I could watch her forever.

  A MONTH OR SO AFTER MY first Gay Women’s Liberation meeting, Kate and I both proclaimed ourselves lesbians. Neither of us had had any kind of sex with a woman, but that didn’t stop us, now that our nineteen-year-old bravado was filled with women-identified lingo.

  The meetings began breaking into small discussion groups halfway through each session so that women could develop a stronger connection and share more. Kate and I joined a group of eight who were to become an ongoing unit. Both of us were vocal in our opinions. On the topic of coming out, we declared that women should deal very directly with parents and straight friends, something neither of us had yet done. When, after a few weeks, relationships and sexual experiences became the topic, we both had to admit we’d never had any. “What!” several members burst out. Group discussion grew heated: Was a woman a lesbian just because she said so, even if she’d never slept with another woman? Did we get to stay? Two women said they felt unsafe. I burned with embarrassment and I longed to slip out of the room. But by meeting’s end, votes for inclusiveness prevailed.

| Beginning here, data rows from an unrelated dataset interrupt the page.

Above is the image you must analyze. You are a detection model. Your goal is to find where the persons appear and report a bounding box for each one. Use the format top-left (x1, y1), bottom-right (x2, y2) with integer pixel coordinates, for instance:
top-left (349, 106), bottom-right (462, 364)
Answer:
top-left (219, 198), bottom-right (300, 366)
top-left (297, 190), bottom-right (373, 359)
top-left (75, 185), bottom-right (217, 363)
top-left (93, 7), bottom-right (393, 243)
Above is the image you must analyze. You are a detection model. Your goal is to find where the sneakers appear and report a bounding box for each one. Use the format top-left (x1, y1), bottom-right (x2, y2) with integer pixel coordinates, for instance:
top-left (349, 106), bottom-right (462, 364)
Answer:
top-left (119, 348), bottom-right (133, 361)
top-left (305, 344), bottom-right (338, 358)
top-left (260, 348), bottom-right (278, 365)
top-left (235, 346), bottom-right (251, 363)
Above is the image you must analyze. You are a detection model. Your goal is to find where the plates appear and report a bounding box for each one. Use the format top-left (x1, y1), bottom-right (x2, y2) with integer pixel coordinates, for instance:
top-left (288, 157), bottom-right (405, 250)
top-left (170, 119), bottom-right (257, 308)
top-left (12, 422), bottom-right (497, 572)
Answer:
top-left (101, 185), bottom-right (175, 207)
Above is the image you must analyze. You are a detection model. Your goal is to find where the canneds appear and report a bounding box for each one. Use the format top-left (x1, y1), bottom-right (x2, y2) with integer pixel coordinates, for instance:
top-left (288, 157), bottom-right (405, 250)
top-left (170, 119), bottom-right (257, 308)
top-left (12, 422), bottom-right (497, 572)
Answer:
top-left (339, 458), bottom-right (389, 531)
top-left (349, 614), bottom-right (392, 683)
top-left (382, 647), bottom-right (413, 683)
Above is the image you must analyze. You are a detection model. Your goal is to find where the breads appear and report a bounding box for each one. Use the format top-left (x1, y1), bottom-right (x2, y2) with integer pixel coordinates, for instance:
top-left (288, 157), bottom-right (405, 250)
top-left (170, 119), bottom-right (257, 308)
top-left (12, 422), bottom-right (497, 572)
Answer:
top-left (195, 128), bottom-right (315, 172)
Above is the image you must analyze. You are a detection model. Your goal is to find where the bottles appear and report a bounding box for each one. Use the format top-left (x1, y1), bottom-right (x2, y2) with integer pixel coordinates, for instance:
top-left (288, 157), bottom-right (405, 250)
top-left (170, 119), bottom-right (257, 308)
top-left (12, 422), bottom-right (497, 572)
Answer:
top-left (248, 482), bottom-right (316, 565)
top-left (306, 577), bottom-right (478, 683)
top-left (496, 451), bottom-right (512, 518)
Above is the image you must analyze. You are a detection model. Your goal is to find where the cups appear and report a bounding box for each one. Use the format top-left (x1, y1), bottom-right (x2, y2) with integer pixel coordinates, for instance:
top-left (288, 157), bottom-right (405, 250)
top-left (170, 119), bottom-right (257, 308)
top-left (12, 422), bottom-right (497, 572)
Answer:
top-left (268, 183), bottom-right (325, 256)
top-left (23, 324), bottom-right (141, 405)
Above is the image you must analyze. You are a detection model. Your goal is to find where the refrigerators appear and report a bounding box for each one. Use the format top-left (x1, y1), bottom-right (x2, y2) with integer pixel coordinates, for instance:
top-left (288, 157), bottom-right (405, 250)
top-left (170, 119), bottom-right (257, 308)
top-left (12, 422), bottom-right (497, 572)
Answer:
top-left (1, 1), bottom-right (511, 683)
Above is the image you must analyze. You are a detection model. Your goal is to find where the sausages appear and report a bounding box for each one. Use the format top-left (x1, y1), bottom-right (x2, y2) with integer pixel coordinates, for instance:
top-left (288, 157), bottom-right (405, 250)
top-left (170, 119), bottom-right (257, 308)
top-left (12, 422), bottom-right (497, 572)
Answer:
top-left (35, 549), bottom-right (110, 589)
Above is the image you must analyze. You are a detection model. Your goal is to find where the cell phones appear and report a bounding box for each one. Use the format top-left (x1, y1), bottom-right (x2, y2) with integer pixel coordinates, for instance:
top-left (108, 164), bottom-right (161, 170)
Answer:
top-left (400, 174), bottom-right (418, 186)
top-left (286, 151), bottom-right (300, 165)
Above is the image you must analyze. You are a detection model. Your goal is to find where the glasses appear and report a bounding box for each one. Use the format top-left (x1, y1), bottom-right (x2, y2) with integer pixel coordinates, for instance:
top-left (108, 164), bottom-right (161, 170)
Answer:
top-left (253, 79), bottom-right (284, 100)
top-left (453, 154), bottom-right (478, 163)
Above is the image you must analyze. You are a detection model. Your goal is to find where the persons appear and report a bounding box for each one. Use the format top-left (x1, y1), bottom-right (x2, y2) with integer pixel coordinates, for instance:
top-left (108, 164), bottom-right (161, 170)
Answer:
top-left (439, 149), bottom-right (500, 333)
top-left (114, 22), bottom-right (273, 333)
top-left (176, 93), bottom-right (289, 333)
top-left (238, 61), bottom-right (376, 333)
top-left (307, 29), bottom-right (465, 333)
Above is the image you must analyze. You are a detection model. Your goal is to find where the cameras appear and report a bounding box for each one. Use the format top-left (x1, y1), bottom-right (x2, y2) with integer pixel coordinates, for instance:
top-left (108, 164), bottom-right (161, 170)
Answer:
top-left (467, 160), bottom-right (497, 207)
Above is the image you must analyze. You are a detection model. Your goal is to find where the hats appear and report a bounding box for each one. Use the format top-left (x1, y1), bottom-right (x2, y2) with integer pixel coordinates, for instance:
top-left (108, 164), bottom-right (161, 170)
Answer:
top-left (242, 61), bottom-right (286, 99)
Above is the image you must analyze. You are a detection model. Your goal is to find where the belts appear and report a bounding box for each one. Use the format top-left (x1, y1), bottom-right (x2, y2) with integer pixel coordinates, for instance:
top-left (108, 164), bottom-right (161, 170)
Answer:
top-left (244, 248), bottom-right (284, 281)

  IT WAS A RELIEF WHEN AN attic suite became available and Kate and I could move out of the ornate master bedroom. The plainer room felt more fitting, with its sloped ceiling and bare wood walls and floor. Kate slept in the large main room, and I had my own turret alcove jutting out from one corner. With curved windows all around, the turret was like a bird’s aerie perched above San Francisco Bay. I loved that tiny space. Sleeping on my twin mattress on the floor, I felt wrapped in my own magical nest.